Focused on individual risk reduction, e-SBI complements the population-level environmental strategies to reduce excessive alcohol consumption that have been previously recommended by the Community Preventive Services Task Force.

Evidence Gaps

More research is needed to better understand the impact of e-SBI at the population level (e.g., among cohorts of college students or enrollees in healthcare systems). It would also be helpful to obtain additional information on participation rates for e-SBI, and to obtain more information on the impact of e-SBI on alcohol-attributable health outcomes.

Additionally, more research is needed about the costs of developing and implementing e-SBI in the U.S. Future research also needs to capture costs averted in real-world settings once e-SBI has been implemented in a population.

References

Harwood HJ, Zhang Y, Dall TM, Olaiya ST, Fagan NK. Economic implications of reduced binge drinking among the military health system's TRICARE Prime plan beneficiaries. Military medicine 2009;174(7):728-36.

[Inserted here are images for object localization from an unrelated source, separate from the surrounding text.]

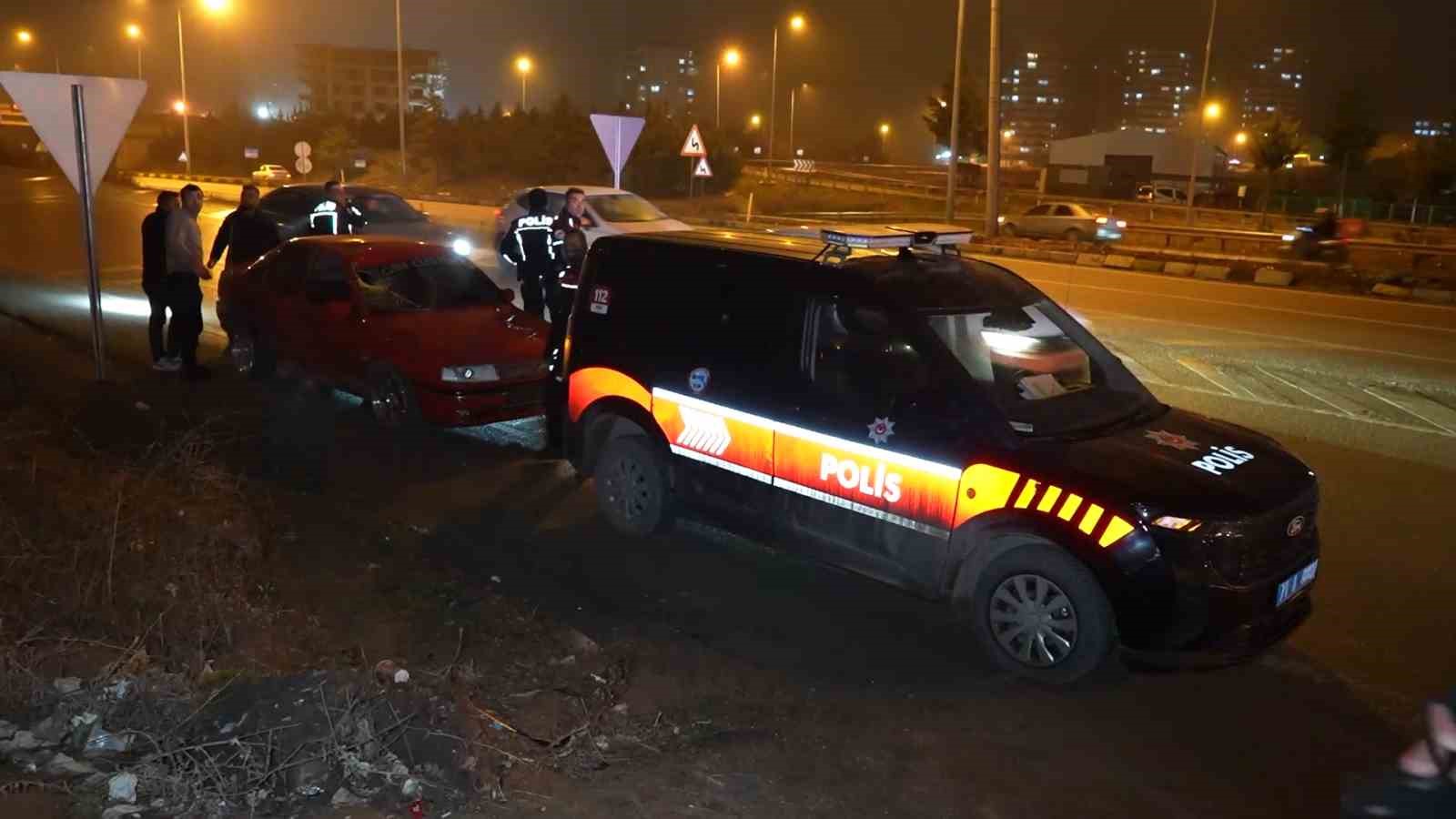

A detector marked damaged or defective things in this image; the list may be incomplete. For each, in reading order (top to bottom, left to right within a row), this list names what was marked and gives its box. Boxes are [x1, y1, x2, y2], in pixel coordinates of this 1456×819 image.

damaged red car [222, 235, 553, 426]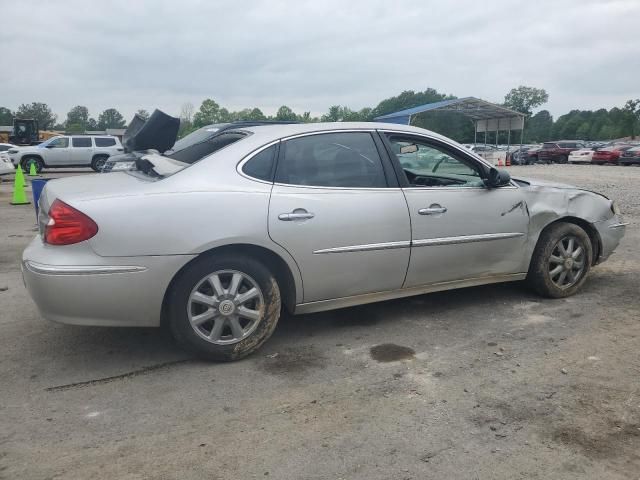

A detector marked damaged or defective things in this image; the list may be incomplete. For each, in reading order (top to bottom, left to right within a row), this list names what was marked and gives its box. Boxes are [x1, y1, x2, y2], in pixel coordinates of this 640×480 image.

damaged silver car [22, 119, 628, 360]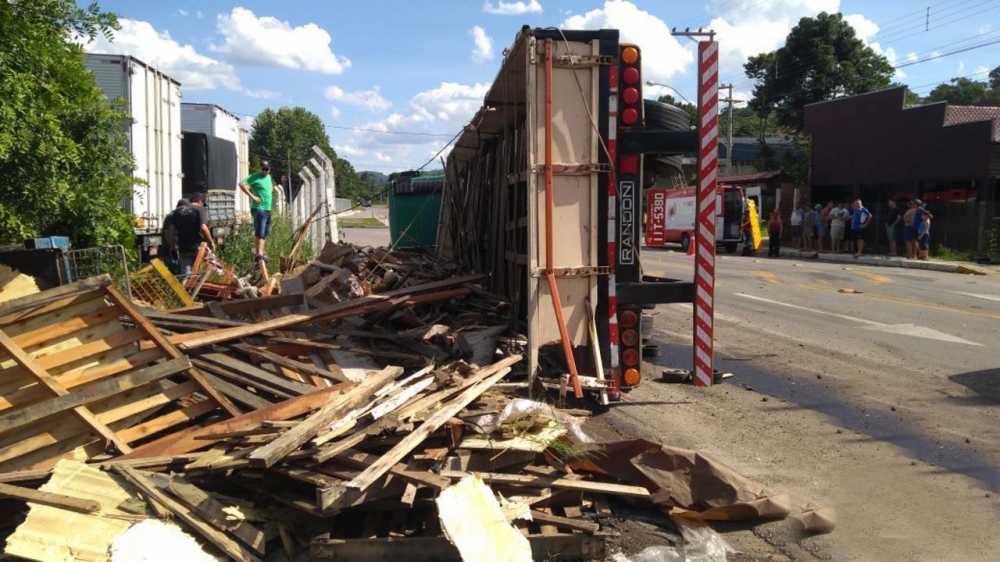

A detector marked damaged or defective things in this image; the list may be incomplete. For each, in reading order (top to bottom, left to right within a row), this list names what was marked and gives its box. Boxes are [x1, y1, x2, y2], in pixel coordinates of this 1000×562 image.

splintered board [0, 274, 234, 468]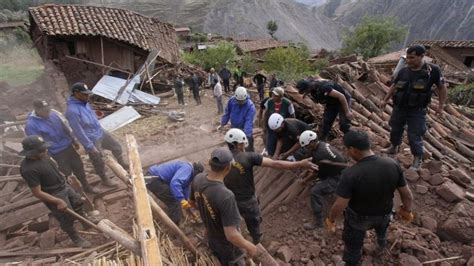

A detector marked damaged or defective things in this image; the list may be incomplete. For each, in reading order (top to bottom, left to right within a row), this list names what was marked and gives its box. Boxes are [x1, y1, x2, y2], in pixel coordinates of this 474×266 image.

damaged structure [28, 4, 180, 87]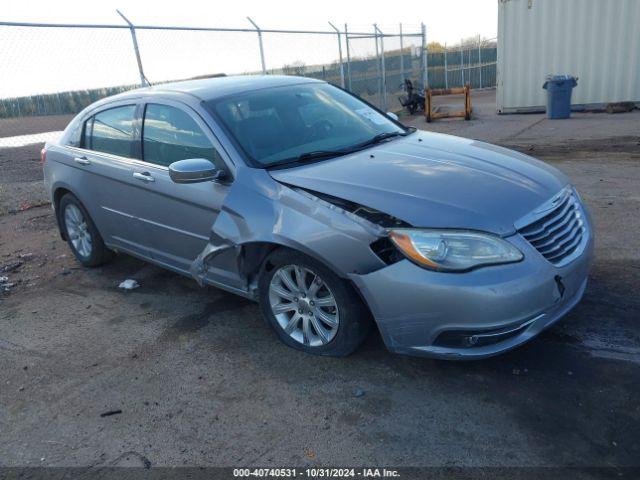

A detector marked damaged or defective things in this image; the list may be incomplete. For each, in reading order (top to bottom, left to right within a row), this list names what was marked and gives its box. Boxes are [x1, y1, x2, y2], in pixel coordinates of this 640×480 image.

crumpled hood [268, 131, 568, 236]
exposed headlight housing [388, 230, 524, 272]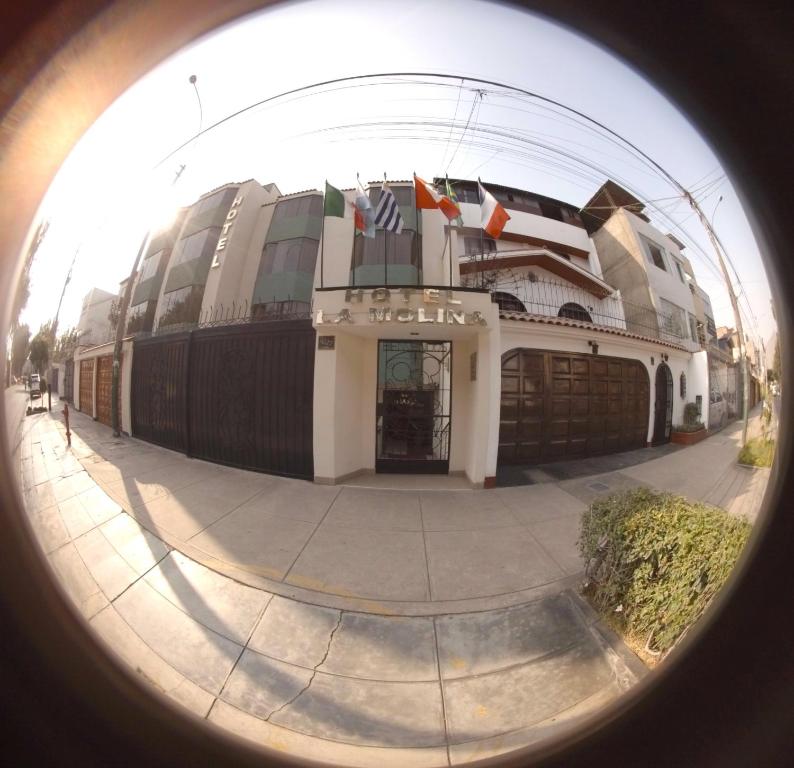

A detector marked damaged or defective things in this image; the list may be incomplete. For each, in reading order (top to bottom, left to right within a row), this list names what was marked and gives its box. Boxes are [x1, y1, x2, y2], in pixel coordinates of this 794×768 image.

Riper H. Curbing problem drinking in the digital galaxy [Dissertation]: Amsterdam: Vrije Universiteit; 2008.

Smit F, Lokkerbol J, Riper H, Majo MC, Boon B, Blankers M. Modeling the cost-effectiveness of health care systems for alcohol use disorders: how implementation of eHealth interventions improves cost-effectiveness. J Med Internet Res 2011;13(3):e56.

Review Completed: August 2012

The data presented on this page are preliminary and are subject to change as the systematic review goes through the scientific peer review process.